- [Work to complete]
A. Answer these about the passage on FCC catalyst testing and the air heater, one line each, marked (i), (ii), (iii):
(i) In the MAT, what is used to crack a typical FCC feedstock?
(ii) What controls the DFAH outlet temperature?
(iii) Apart from high temperature, what two conditions shut down the air heater?
B. Extend the passage on FCC catalyst testing and the air heater, picking up after its final sentence.

Coke is a temporary poison that can block acid sites from reaction. Sulfur and nitrogen could also fall in this category. EQUILBRIUM CATALYST MICRO ACTIVITY TEST (MAT) The catalyst’s conversion ability at given conditions is determined by the Micro Activity Test (MAT) which measures the equilibrium catalyst’s activity and selectivity. In the MAT, a decoked catalyst sample is used to crack a typical FCC feedstock under controlled conditions in a laboratory reactor. The resulting catalyst, liquid and vapor products are analyzed and the results compared to a laboratory standard. The catalyst’s activity is reported as conversion, while the selectivity values relate to the catalyst’s undesirable characteristics of producing coke, light hydrocarbon gases, and hydrogen. Other catalyst properties analysed are as follows: • Particle Size Distribution • Pore Volume • Sintering Index • Structure • Surface Area PROCESS EQUIPMENT DIRECT FIRED AIR HEATER (DFAH) The figure below shows a drawing of a direct fired air heater, present on all FCC units between the blower and the combustion air inlet to the regenerator. The air heater is used for refractory curing and dryout following repair or renewal of regenerator linings, as well as during normal startup to heat the regenerator catalyst inventory. The DFAH outlet temperature is controlled by the fuel gas rate. Because air heater disoperation can cause damage to regenerator internals, a high temperature shutdown has been installed. For additional safety, the air heater will also shut down on low air flow and loss of flame detection from a flame sensor.

- [Source data]

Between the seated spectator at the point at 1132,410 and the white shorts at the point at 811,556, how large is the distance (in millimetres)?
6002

- [Per-task answers]
A.
(i) A decoked catalyst sample.
(ii) The fuel gas rate.
(iii) Low air flow and loss of flame detection from a flame sensor.

B.
AUX: • • • •

Pilot lines Flame Sensor High Energy Ignitor Sight Port


The Wet Gas Compressor separates the relatively low pressure of the FCC Main Column from the high pressure gas concentration unit. A centrifugal compressor is used for this service. Centrifugal Wet Gas Compressors are multi-stage machines, contained within two external stages. Each of the two stages is protected by an anti-surge device that will override normal controls to protect the compressor. Gas leakage out of the casing is prevented by suction and discharge end labyrinth seals. These seals are backed by either buffer gas. The seal system must be kept in operation while the casing is under pressure or gas will leak out.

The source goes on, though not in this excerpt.